■ Exercise directions
Copy out the data below word for word, leaving out the pictures.

^^^^^^^^^^^^^^^^

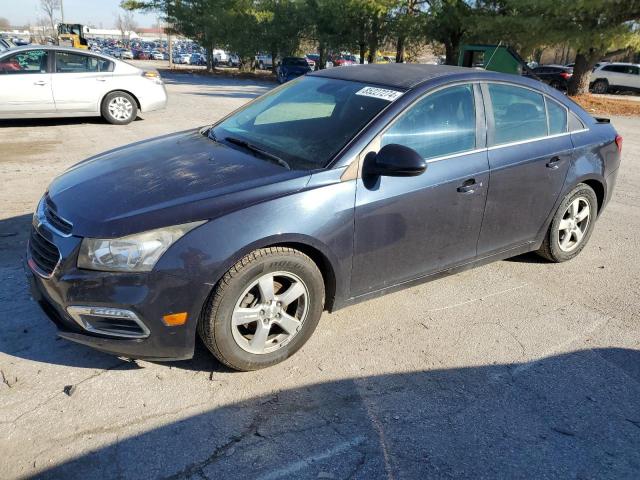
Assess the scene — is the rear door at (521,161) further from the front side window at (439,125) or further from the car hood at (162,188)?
the car hood at (162,188)

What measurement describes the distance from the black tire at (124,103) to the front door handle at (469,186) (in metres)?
9.06

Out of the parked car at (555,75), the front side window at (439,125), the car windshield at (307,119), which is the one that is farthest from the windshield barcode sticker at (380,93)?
the parked car at (555,75)

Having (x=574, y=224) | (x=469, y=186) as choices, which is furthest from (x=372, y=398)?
(x=574, y=224)

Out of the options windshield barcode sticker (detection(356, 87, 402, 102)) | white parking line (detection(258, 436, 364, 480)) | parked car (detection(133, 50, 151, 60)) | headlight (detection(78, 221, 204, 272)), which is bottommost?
white parking line (detection(258, 436, 364, 480))

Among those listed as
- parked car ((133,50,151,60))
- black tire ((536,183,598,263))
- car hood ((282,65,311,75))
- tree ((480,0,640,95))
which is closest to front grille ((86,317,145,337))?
black tire ((536,183,598,263))

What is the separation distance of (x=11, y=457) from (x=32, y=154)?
6.82 metres

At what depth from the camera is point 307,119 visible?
3721 millimetres

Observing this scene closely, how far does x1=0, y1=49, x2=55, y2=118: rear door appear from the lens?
9.47 metres

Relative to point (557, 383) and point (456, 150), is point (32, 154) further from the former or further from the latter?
point (557, 383)

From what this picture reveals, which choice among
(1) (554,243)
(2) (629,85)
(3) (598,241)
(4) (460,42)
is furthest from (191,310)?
(2) (629,85)

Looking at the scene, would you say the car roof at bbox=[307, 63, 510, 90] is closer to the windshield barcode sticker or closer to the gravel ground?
the windshield barcode sticker

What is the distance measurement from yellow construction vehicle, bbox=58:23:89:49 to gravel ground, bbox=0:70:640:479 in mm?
40588

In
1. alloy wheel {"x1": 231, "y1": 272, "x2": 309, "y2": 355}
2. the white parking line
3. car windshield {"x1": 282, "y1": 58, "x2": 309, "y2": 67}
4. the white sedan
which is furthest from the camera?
car windshield {"x1": 282, "y1": 58, "x2": 309, "y2": 67}

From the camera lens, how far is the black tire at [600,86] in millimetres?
32312
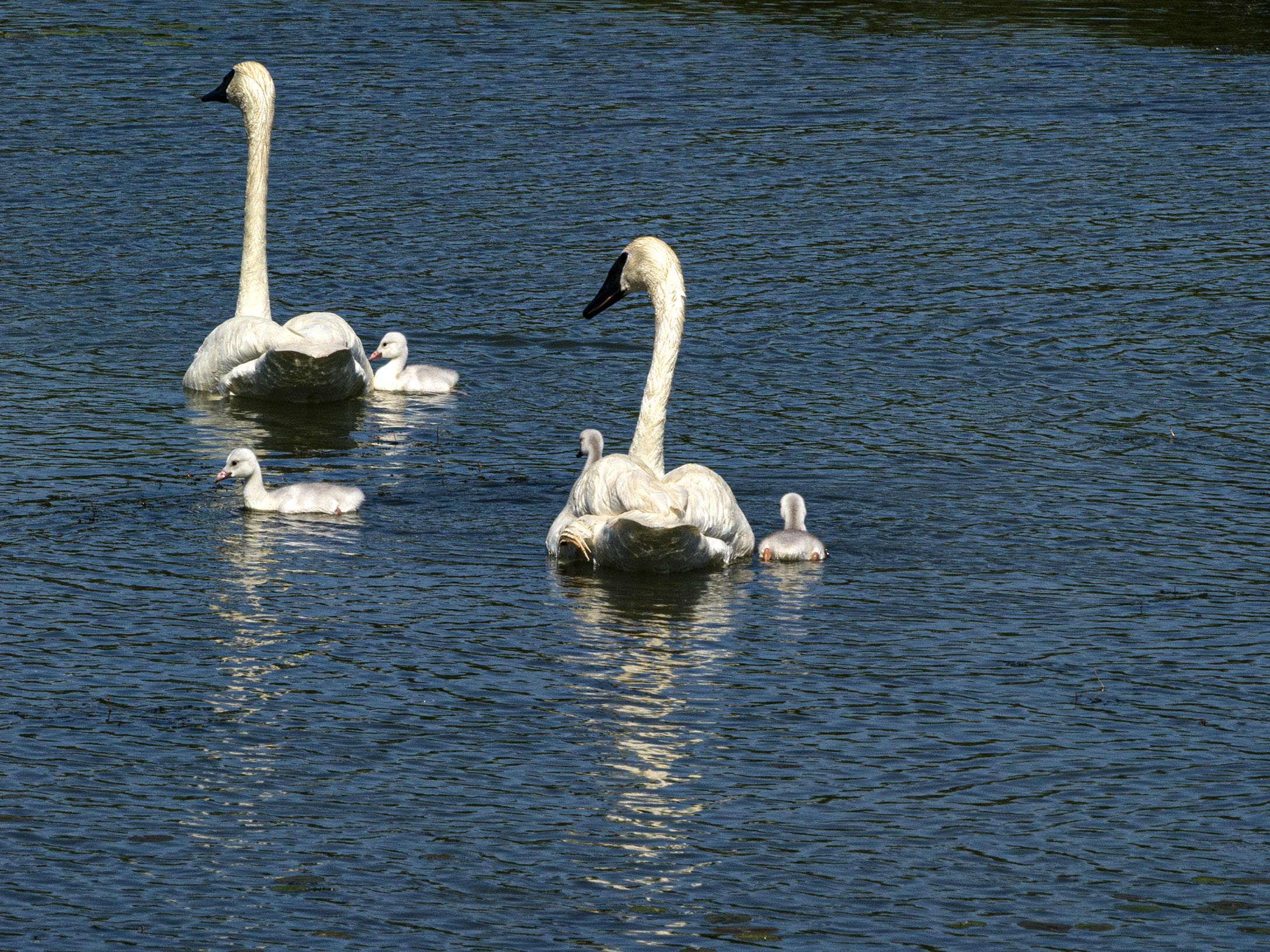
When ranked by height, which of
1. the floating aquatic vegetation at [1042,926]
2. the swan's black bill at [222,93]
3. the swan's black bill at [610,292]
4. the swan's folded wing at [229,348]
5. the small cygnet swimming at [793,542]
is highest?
the swan's black bill at [222,93]

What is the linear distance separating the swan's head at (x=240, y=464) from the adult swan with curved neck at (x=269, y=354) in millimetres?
2753

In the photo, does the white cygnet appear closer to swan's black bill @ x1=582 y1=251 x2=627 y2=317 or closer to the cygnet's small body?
swan's black bill @ x1=582 y1=251 x2=627 y2=317

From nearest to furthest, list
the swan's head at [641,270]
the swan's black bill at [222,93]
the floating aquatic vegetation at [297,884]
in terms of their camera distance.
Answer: the floating aquatic vegetation at [297,884], the swan's head at [641,270], the swan's black bill at [222,93]

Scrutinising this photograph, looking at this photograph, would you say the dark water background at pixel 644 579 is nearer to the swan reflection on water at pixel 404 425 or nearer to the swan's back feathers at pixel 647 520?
the swan reflection on water at pixel 404 425

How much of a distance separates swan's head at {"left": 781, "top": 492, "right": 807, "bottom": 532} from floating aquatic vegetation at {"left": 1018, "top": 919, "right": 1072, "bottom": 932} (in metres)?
5.20

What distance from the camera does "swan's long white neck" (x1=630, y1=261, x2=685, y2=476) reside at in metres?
14.5

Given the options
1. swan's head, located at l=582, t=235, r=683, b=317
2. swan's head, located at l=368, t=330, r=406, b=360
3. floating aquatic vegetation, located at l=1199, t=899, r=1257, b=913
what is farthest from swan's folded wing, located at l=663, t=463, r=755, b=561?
swan's head, located at l=368, t=330, r=406, b=360

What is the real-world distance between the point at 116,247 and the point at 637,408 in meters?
7.08

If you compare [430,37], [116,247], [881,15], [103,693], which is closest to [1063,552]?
[103,693]

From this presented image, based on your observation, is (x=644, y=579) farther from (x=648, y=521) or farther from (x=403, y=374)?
(x=403, y=374)

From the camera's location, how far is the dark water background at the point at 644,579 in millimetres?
9383

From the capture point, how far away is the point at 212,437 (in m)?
16.9

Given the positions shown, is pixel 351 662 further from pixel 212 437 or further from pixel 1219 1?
pixel 1219 1

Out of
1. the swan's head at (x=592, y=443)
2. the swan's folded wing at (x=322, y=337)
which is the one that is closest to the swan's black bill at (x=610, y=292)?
the swan's head at (x=592, y=443)
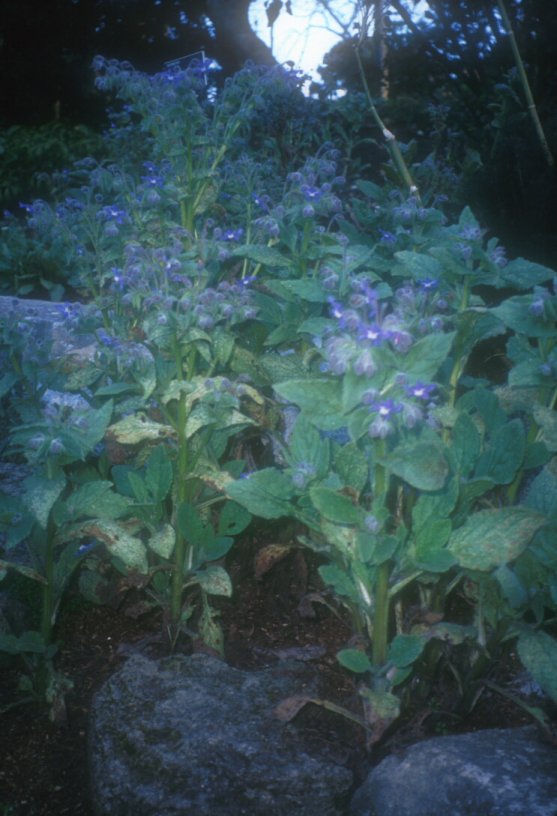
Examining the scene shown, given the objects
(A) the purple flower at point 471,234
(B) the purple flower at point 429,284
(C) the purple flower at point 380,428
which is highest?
(A) the purple flower at point 471,234

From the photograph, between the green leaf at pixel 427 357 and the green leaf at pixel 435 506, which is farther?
the green leaf at pixel 435 506

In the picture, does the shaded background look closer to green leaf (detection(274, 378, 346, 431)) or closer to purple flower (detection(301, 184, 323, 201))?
purple flower (detection(301, 184, 323, 201))

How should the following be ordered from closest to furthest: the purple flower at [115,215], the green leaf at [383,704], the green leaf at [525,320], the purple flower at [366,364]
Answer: the purple flower at [366,364] → the green leaf at [383,704] → the green leaf at [525,320] → the purple flower at [115,215]

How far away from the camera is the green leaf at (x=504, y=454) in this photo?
2.17 m

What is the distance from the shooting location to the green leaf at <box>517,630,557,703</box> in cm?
192

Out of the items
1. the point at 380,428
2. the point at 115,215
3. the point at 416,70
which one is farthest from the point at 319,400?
the point at 416,70

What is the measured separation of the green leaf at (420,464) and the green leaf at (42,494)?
893mm

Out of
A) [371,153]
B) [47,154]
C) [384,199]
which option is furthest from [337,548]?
[47,154]

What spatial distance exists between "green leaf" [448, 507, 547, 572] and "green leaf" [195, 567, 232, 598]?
2.43 ft

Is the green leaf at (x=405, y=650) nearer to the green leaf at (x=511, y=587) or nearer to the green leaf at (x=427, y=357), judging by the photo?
the green leaf at (x=511, y=587)

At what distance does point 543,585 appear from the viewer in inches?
81.4

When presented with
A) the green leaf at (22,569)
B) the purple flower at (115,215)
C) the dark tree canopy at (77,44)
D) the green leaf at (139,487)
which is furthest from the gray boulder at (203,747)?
the dark tree canopy at (77,44)

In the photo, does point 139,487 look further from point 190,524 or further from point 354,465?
point 354,465

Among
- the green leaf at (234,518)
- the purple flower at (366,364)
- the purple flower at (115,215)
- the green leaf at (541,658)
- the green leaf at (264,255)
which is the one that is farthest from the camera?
the purple flower at (115,215)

^^^^^^^^^^^^^^^^

■ Exercise answer
Assess the scene — is the rear door at (521,161) further from the front side window at (439,125) or further from the car hood at (162,188)?
the car hood at (162,188)

What measurement describes the distance from the black tire at (124,103) to the front door handle at (469,186) (in metres)?
9.06

Out of the parked car at (555,75), the front side window at (439,125), the car windshield at (307,119), which is the one that is farthest from the windshield barcode sticker at (380,93)?
the parked car at (555,75)

Having (x=574, y=224) | (x=469, y=186) as choices, which is furthest from (x=372, y=398)?
(x=574, y=224)

Out of the options windshield barcode sticker (detection(356, 87, 402, 102)) | white parking line (detection(258, 436, 364, 480)) | parked car (detection(133, 50, 151, 60)) | headlight (detection(78, 221, 204, 272)), which is bottommost?
white parking line (detection(258, 436, 364, 480))

Among those listed as
- parked car ((133,50,151,60))
- black tire ((536,183,598,263))
- car hood ((282,65,311,75))
- tree ((480,0,640,95))
which is closest to front grille ((86,317,145,337))?
black tire ((536,183,598,263))

What is the separation distance of (x=11, y=457) from (x=32, y=154)?
6.82 metres

At what depth from the camera is point 307,119 visible?
3721 millimetres

Observing this scene closely, how far does x1=0, y1=49, x2=55, y2=118: rear door appear from the lens?
9.47 metres

Relative to point (557, 383) and point (456, 150), is point (32, 154) further from the former or further from the latter?
point (557, 383)

From what this picture reveals, which choice among
(1) (554,243)
(2) (629,85)
(3) (598,241)
(4) (460,42)
is furthest from (191,310)?
(2) (629,85)

Looking at the scene, would you say the car roof at bbox=[307, 63, 510, 90] is closer to the windshield barcode sticker or closer to the gravel ground?
the windshield barcode sticker

What is the distance measurement from yellow construction vehicle, bbox=58:23:89:49 to gravel ground, bbox=0:70:640:479 in mm?
40588

In
1. alloy wheel {"x1": 231, "y1": 272, "x2": 309, "y2": 355}
2. the white parking line
3. car windshield {"x1": 282, "y1": 58, "x2": 309, "y2": 67}
4. the white sedan
which is furthest from the camera?
car windshield {"x1": 282, "y1": 58, "x2": 309, "y2": 67}

From the camera lens, how far is the black tire at [600,86] in millimetres?
32312
When ranked by height, which of
1. the floating aquatic vegetation at [1042,926]
2. the swan's black bill at [222,93]
3. the swan's black bill at [610,292]
4. the swan's folded wing at [229,348]
5. the small cygnet swimming at [793,542]
is highest?
the swan's black bill at [222,93]

What is the linear distance separating the swan's head at (x=240, y=464) from the adult swan with curved neck at (x=269, y=354) in millimetres?
2753

In the photo, does the white cygnet appear closer to swan's black bill @ x1=582 y1=251 x2=627 y2=317 or closer to the cygnet's small body?
swan's black bill @ x1=582 y1=251 x2=627 y2=317

From nearest to furthest, list
the swan's head at [641,270]
the swan's black bill at [222,93]
the floating aquatic vegetation at [297,884]
in terms of their camera distance.
Answer: the floating aquatic vegetation at [297,884], the swan's head at [641,270], the swan's black bill at [222,93]

Scrutinising this photograph, looking at this photograph, would you say the dark water background at pixel 644 579 is nearer to the swan reflection on water at pixel 404 425 or nearer to the swan's back feathers at pixel 647 520?
the swan reflection on water at pixel 404 425

How much of a distance separates swan's head at {"left": 781, "top": 492, "right": 807, "bottom": 532} from floating aquatic vegetation at {"left": 1018, "top": 919, "right": 1072, "bottom": 932} (in metres)?
5.20

What distance from the camera does "swan's long white neck" (x1=630, y1=261, x2=685, y2=476) reside at in metres?
14.5

Given the options
1. swan's head, located at l=582, t=235, r=683, b=317
2. swan's head, located at l=368, t=330, r=406, b=360
3. floating aquatic vegetation, located at l=1199, t=899, r=1257, b=913
what is farthest from swan's folded wing, located at l=663, t=463, r=755, b=561?
swan's head, located at l=368, t=330, r=406, b=360

What is the real-world distance between the point at 116,247 and the point at 637,408 in meters?
7.08

If you compare [430,37], [116,247], [881,15], [103,693], which is closest to [1063,552]?
[103,693]

From this presented image, based on your observation, is (x=644, y=579) farther from (x=648, y=521) or farther from (x=403, y=374)?
(x=403, y=374)

From the camera's location, how far is the dark water background at the point at 644,579 in millimetres?
9383

From the capture point, how far away is the point at 212,437 (in m)?
16.9

Given the positions shown, is pixel 351 662 further from pixel 212 437 or further from pixel 1219 1?
pixel 1219 1

Out of
1. the swan's head at (x=592, y=443)
2. the swan's folded wing at (x=322, y=337)
which is the one that is closest to the swan's black bill at (x=610, y=292)?
the swan's head at (x=592, y=443)
Examining the scene shown, given the objects
(A) the purple flower at point 471,234
(B) the purple flower at point 429,284
(C) the purple flower at point 380,428
which is highest?
(A) the purple flower at point 471,234

From the photograph, between the green leaf at pixel 427 357 and the green leaf at pixel 435 506, which is farther?
the green leaf at pixel 435 506

In the picture, does the shaded background look closer to green leaf (detection(274, 378, 346, 431)) or closer to purple flower (detection(301, 184, 323, 201))?
purple flower (detection(301, 184, 323, 201))

How should the following be ordered from closest to furthest: the purple flower at [115,215], the green leaf at [383,704], the green leaf at [525,320], the purple flower at [366,364]
Answer: the purple flower at [366,364] → the green leaf at [383,704] → the green leaf at [525,320] → the purple flower at [115,215]

How far away from the camera is the green leaf at (x=504, y=454) in this photo?
2.17 m

What is the distance from the shooting location to the green leaf at <box>517,630,557,703</box> in cm?
192

Out of the items
1. the point at 380,428
2. the point at 115,215
3. the point at 416,70
which one is farthest from the point at 319,400?
the point at 416,70

What is the measured separation of the green leaf at (420,464) and the green leaf at (42,494)?
893mm

Out of
A) [371,153]
B) [47,154]
C) [384,199]
which option is furthest from [337,548]?
[47,154]

What spatial distance exists between "green leaf" [448, 507, 547, 572] and "green leaf" [195, 567, 232, 598]?
2.43 ft

Is the green leaf at (x=405, y=650) nearer to the green leaf at (x=511, y=587) or nearer to the green leaf at (x=427, y=357), judging by the photo?
the green leaf at (x=511, y=587)

At what distance does point 543,585 appear from the viewer in inches?
81.4

When presented with
A) the green leaf at (22,569)
B) the purple flower at (115,215)
C) the dark tree canopy at (77,44)
D) the green leaf at (139,487)
which is furthest from the gray boulder at (203,747)?
the dark tree canopy at (77,44)

In the photo, does point 139,487 look further from point 190,524 or further from point 354,465?
point 354,465

Among
- the green leaf at (234,518)
- the purple flower at (366,364)
- the purple flower at (115,215)
- the green leaf at (541,658)
- the green leaf at (264,255)
which is the one that is farthest from the camera?
the purple flower at (115,215)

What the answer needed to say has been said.